### Instruction
Rewrite the thread-safety discussion from "In other words, if" to "the other Collections?", renaming "ArrayList" to "Vector" throughout that stretch.

[START Quoted text]

Can Java LinkedList be read in multiple-threads safely? - java

I would like multiple threads to iterate through the elements in a LinkedList. I do not need to write into the LinkedList. Is it safe to do so? Or do I need a synchronized list to make it work?
Thank you!

They can do this safely, PROVIDED THAT:
they synchronize with (all of) the threads that have written the list BEFORE they start the iterations, and
no threads modify the list during the iterations.
The first point is necessary, because unless there is proper synchronization before you start, there is a possibility that one of the "writing" threads has unflushed changes for the list data structures in local cache memory or registers, or one of the reading threads has stale list state in its cache or registers.
(This is one of those cases where a solid understanding of the Java memory model is needed to know whether the scenario is truly thread-safe.)
Or do I need a synchronized list to make it work
You don't necessarily need to go that far. All you need to do is to ensure that there is a "happens-before" relationship at the appropriate point, and there are a variety of ways to achieve that. For instance, if the list is created and written by the writer thread, and the writer then passes the list to the reader thread objects before calling start() on them.

From the Java documentation:
Note that this implementation is not synchronized. If multiple threads access a linked list concurrently, and at least one of the threads modifies the list structurally, it must be synchronized externally. (A structural modification is any operation that adds or deletes one or more elements; merely setting the value of an element is not a structural modification.) This is typically accomplished by synchronizing on some object that naturally encapsulates the list. If no such object exists, the list should be "wrapped" using the Collections.
In other words, if you are truly just iterating through then you're alright, just be careful.

Related

Why are we here, specifically, saying that ArrayList is not thread safe?

Description: If we use same object reference among multiple threads, no object is thread safe. Similarly, if any collection reference is shared among multiple threads then that collection is not thread-safe since other threads can access it. So, Why are we here specifically saying that ArrayList is not thread-safe? What about the other Collections?
You misunderstand the meaning of "thread-safe."
When we say "class X is thread-safe," We are not saying that you don't have to worry about the thread-safety of a program that uses it. If you build a program using nothing but thread-safe objects, that does not guarantee that your program will be thread-safe.
So what does it guarantee?
Suppose you have a List. Suppose that two threads, A and B, each write different values to the same index in the list, suppose that some thread C reads from that index, and suppose that none of those three threads uses any synchronization.
If the list is "thread-safe," then you can be assured that thread C will get one of three possible values:
The value that thread A wrote,
The value that thread B wrote,
The value that was stored at that index before either thread A or thread B wrote.

[END Quoted text]
[START Dataset rows]

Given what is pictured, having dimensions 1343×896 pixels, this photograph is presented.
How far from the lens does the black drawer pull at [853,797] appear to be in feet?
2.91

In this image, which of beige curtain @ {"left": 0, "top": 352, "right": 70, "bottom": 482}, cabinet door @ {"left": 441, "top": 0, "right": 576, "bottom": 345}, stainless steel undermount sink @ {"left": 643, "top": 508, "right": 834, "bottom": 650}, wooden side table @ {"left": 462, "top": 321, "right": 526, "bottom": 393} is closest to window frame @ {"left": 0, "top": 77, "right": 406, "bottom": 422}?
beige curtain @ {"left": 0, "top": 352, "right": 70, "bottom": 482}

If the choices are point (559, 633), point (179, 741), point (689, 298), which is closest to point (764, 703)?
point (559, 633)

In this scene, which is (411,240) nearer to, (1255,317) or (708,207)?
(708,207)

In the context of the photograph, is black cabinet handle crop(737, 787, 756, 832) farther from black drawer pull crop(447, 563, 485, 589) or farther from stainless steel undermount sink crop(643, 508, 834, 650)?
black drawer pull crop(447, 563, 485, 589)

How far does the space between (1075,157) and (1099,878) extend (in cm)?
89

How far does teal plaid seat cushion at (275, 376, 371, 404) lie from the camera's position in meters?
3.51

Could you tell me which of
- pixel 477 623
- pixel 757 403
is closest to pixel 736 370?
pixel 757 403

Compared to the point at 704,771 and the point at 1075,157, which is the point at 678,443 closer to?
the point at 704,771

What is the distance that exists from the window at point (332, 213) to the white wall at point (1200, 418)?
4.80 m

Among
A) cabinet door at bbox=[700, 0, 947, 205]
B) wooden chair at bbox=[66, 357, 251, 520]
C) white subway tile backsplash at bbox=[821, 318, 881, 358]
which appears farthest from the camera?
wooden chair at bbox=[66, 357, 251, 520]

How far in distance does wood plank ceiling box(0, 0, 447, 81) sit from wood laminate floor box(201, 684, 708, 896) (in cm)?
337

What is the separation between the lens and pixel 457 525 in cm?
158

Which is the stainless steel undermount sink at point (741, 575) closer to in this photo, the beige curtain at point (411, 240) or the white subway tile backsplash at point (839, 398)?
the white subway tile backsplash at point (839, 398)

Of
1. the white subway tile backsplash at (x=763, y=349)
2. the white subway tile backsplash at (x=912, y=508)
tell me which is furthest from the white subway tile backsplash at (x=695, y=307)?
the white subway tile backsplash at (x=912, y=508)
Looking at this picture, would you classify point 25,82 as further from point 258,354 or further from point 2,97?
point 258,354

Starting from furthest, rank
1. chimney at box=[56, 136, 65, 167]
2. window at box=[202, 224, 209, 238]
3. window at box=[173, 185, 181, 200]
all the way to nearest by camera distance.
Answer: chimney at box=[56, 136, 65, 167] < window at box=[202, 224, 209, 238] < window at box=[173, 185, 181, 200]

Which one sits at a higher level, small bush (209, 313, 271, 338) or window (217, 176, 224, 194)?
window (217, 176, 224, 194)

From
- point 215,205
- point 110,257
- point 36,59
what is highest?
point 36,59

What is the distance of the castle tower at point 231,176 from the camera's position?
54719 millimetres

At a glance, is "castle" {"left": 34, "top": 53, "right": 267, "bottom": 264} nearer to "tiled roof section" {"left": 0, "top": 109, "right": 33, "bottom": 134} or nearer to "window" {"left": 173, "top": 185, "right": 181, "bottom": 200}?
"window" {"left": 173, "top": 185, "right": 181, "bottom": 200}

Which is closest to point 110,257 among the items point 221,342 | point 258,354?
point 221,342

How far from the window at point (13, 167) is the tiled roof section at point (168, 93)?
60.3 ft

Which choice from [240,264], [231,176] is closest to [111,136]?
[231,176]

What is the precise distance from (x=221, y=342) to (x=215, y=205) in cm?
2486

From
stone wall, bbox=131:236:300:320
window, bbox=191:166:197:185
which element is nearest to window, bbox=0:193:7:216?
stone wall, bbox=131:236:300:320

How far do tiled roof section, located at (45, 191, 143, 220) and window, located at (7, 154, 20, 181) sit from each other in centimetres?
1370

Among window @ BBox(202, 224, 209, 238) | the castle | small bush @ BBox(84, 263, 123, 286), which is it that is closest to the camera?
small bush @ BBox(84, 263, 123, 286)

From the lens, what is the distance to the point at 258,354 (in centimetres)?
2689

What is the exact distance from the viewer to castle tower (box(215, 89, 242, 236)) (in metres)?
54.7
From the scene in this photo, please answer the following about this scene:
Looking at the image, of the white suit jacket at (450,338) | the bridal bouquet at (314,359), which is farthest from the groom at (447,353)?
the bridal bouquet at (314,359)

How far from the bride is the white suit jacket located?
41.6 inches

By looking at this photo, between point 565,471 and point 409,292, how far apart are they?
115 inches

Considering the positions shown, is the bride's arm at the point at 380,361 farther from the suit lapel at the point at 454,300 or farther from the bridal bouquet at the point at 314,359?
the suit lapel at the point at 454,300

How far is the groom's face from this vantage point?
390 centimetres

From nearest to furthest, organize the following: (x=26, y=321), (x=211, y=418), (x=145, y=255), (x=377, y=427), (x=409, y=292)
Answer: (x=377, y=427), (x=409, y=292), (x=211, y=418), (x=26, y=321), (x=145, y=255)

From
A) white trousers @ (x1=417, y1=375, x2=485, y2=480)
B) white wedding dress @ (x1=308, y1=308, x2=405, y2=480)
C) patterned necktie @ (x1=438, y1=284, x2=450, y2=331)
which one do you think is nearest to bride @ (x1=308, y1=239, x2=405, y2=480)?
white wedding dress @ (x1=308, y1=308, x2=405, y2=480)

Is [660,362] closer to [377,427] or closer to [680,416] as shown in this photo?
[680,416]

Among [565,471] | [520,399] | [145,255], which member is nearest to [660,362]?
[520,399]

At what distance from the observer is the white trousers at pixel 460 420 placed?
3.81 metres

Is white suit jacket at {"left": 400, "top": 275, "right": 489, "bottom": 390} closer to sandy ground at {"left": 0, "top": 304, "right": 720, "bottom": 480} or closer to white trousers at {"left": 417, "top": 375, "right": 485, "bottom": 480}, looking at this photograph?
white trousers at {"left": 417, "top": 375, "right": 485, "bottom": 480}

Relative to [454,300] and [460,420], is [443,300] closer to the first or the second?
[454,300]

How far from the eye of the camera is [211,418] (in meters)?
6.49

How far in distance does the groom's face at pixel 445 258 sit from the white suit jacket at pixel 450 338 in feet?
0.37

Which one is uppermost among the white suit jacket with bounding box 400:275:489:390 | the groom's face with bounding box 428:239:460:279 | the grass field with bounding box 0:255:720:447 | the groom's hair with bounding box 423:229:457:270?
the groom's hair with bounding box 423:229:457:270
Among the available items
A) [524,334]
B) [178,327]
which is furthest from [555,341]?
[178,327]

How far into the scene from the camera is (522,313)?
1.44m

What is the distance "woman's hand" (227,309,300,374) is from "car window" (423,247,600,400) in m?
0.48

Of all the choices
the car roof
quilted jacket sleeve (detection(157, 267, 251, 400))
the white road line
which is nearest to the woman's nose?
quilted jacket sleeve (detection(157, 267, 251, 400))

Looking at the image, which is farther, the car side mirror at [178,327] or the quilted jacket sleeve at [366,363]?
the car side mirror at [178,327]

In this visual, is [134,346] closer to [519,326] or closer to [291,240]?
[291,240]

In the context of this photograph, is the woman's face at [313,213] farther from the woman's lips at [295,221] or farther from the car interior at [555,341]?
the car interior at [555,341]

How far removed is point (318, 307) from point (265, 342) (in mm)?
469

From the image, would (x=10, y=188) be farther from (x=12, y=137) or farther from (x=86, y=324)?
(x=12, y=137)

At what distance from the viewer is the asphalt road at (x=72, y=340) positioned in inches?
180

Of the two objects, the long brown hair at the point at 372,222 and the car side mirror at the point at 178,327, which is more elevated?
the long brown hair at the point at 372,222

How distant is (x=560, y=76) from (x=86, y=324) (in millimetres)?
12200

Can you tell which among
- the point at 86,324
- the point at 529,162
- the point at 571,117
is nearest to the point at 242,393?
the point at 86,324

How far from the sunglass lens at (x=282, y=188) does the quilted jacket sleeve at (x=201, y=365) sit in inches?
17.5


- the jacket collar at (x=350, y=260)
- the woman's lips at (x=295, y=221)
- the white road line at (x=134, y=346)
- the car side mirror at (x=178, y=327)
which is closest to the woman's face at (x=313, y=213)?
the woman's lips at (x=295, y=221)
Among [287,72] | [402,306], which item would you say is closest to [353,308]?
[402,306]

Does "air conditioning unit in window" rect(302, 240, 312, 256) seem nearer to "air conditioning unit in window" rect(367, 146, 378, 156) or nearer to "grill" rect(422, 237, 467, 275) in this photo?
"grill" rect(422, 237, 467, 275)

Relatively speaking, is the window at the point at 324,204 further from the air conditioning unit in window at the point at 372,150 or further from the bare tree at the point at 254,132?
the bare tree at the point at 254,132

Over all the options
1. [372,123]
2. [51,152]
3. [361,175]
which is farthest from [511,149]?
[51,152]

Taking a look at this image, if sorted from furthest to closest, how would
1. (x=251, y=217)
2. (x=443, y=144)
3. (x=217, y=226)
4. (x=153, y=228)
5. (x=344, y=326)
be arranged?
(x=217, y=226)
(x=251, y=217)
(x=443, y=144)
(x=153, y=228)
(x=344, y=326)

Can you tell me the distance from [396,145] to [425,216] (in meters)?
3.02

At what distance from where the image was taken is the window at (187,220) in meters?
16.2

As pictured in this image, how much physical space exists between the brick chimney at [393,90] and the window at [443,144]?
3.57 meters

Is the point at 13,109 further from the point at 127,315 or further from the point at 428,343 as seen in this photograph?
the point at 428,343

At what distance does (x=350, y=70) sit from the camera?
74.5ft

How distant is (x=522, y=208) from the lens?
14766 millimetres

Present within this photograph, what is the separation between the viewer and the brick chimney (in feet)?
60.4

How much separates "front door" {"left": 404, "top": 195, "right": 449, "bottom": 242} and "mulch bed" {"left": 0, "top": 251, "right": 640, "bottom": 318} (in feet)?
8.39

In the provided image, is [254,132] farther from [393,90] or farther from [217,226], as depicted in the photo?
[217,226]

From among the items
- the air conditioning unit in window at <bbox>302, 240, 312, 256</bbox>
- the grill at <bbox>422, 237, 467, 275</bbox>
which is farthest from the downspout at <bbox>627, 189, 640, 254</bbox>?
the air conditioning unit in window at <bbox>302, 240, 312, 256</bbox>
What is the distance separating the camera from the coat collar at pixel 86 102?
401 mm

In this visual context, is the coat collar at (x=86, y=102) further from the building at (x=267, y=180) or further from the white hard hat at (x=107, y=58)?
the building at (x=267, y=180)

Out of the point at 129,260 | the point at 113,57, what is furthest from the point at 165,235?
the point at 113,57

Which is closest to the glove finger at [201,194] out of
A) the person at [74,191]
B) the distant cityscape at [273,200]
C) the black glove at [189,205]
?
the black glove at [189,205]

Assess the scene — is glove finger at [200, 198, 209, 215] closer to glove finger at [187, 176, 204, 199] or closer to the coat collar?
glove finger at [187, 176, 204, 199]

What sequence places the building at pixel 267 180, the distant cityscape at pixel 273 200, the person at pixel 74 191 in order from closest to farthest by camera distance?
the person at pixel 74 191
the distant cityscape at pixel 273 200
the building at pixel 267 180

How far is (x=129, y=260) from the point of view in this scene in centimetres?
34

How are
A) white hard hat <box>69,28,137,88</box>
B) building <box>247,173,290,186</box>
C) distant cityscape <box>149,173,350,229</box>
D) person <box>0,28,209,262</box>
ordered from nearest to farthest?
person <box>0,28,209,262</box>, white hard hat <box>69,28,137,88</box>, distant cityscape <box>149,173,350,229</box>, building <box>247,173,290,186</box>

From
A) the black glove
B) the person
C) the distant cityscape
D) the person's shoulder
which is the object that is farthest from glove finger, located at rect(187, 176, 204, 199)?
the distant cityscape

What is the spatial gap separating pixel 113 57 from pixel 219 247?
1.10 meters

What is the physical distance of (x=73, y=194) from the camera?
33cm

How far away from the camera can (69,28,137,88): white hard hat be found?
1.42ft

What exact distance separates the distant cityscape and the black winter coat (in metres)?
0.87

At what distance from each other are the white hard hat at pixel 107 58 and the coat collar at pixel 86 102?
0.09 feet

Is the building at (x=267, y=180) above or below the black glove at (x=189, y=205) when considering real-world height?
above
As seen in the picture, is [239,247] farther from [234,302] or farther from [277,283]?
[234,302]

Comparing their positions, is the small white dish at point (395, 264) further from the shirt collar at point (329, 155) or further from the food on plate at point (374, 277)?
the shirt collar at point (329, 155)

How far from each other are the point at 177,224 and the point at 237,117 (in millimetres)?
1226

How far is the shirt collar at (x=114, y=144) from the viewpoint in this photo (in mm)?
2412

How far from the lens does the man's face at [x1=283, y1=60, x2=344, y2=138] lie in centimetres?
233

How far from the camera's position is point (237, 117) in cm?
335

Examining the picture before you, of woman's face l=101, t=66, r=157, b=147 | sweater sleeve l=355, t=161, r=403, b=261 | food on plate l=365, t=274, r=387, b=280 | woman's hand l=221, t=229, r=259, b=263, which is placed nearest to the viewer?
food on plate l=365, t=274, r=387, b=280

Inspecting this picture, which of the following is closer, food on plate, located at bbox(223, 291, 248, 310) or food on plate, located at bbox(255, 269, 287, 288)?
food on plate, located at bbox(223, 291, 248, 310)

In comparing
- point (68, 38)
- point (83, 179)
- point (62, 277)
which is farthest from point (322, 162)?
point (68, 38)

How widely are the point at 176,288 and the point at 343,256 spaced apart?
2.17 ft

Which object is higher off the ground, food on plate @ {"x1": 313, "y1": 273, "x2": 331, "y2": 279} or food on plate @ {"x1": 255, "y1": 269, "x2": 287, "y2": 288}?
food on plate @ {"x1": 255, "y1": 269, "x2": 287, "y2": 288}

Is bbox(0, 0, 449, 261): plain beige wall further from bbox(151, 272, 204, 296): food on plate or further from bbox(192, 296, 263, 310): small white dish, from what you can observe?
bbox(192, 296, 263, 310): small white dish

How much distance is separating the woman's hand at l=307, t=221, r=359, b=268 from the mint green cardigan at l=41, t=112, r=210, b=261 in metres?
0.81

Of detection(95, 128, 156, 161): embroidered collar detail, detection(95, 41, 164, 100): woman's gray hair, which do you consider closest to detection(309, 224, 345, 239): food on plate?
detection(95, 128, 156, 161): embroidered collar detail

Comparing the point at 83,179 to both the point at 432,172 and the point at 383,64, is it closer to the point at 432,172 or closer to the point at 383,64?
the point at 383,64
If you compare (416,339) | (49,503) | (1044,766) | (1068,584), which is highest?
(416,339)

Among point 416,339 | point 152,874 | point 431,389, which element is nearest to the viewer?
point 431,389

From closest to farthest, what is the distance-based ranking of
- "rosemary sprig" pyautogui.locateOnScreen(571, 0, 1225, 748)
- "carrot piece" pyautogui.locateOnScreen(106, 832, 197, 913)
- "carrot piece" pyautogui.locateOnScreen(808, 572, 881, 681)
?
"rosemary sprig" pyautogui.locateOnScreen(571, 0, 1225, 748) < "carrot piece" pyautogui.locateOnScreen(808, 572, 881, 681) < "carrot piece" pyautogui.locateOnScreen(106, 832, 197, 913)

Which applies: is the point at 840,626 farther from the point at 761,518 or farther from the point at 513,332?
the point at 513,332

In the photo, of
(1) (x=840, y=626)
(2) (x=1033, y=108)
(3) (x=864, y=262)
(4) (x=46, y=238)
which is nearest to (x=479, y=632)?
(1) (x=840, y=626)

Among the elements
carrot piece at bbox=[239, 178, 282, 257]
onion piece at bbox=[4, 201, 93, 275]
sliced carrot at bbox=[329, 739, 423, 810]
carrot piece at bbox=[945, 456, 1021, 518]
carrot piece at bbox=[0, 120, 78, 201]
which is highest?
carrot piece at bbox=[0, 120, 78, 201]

[END Dataset rows]

### Full answer
In other words, if you are truly just iterating through then you're alright, just be careful.

Related

Why are we here, specifically, saying that Vector is not thread safe?

Description: If we use same object reference among multiple threads, no object is thread safe. Similarly, if any collection reference is shared among multiple threads then that collection is not thread-safe since other threads can access it. So, Why are we here specifically saying that Vector is not thread-safe? What about the other Collections?